What follows is a set of records, each of which is to be written out exactly.

[Scene-based spatial questions]
╔══
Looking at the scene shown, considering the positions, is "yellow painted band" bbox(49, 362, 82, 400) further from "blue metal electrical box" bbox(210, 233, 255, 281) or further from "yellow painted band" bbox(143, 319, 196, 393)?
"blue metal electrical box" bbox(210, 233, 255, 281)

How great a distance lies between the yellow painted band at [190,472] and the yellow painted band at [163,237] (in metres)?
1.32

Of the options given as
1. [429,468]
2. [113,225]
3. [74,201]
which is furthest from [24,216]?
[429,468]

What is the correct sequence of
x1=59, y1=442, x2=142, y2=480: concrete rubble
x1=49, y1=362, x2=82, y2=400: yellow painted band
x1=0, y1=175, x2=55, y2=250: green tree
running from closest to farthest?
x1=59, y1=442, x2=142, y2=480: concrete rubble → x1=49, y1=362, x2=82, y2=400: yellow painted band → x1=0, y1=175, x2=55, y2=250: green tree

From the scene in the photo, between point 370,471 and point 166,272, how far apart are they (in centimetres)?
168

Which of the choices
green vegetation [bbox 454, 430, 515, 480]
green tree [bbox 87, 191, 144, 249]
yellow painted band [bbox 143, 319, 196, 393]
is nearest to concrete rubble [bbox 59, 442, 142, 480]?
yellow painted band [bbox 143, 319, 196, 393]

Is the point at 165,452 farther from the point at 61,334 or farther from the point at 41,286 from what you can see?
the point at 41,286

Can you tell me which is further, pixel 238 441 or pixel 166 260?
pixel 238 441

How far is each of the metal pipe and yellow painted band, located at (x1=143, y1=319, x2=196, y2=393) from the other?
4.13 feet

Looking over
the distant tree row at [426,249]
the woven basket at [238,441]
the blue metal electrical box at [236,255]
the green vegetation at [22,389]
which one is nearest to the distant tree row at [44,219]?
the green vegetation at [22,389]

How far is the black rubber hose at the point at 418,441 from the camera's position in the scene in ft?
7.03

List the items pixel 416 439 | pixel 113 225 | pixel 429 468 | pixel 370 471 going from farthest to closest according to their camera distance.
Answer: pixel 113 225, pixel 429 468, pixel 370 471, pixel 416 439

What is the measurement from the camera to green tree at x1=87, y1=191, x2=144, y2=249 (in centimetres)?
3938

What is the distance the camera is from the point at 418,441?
╚══
Answer below —
Looking at the scene shown, considering the positions, is "yellow painted band" bbox(49, 362, 82, 400) further from "blue metal electrical box" bbox(210, 233, 255, 281) or further from "yellow painted band" bbox(143, 319, 196, 393)?
"blue metal electrical box" bbox(210, 233, 255, 281)

How great a distance lies between the yellow painted band at [190,472] and the yellow painted band at [163,237] (in metres)?
1.32

Of the options given as
1. [429,468]
2. [113,225]
3. [74,201]
which is furthest from [24,216]?
[429,468]

What is the correct sequence of
x1=59, y1=442, x2=142, y2=480: concrete rubble
x1=49, y1=362, x2=82, y2=400: yellow painted band
x1=0, y1=175, x2=55, y2=250: green tree
running from closest to farthest?
x1=59, y1=442, x2=142, y2=480: concrete rubble → x1=49, y1=362, x2=82, y2=400: yellow painted band → x1=0, y1=175, x2=55, y2=250: green tree

From the scene in the photo, between point 370,471 and point 166,272, how far apart are they (in centimetres)?
168

Which of the choices
green vegetation [bbox 454, 430, 515, 480]
green tree [bbox 87, 191, 144, 249]
yellow painted band [bbox 143, 319, 196, 393]
is nearest to concrete rubble [bbox 59, 442, 142, 480]?
yellow painted band [bbox 143, 319, 196, 393]

Is the point at 165,452 farther from the point at 61,334 or farther from the point at 41,286 from what you can see?
the point at 41,286

Can you tell me which is further, pixel 238 441 or pixel 166 260?
pixel 238 441

How far is each of the metal pipe and yellow painted band, located at (x1=143, y1=319, x2=196, y2=393) from the other?
4.13 feet

Looking over
the distant tree row at [426,249]
the woven basket at [238,441]
the blue metal electrical box at [236,255]
the green vegetation at [22,389]
which one is nearest to the distant tree row at [44,219]?
the green vegetation at [22,389]

How far is the black rubber hose at the point at 418,441 from the camera's position in the scene in ft?
7.03

List the items pixel 416 439 | pixel 113 225 | pixel 429 468 | pixel 370 471 going from farthest to closest according to their camera distance.
Answer: pixel 113 225, pixel 429 468, pixel 370 471, pixel 416 439

What is the measurement from the camera to green tree at x1=87, y1=191, x2=144, y2=249 (in centimetres)?
3938

What is the distance the camera is from the point at 418,441?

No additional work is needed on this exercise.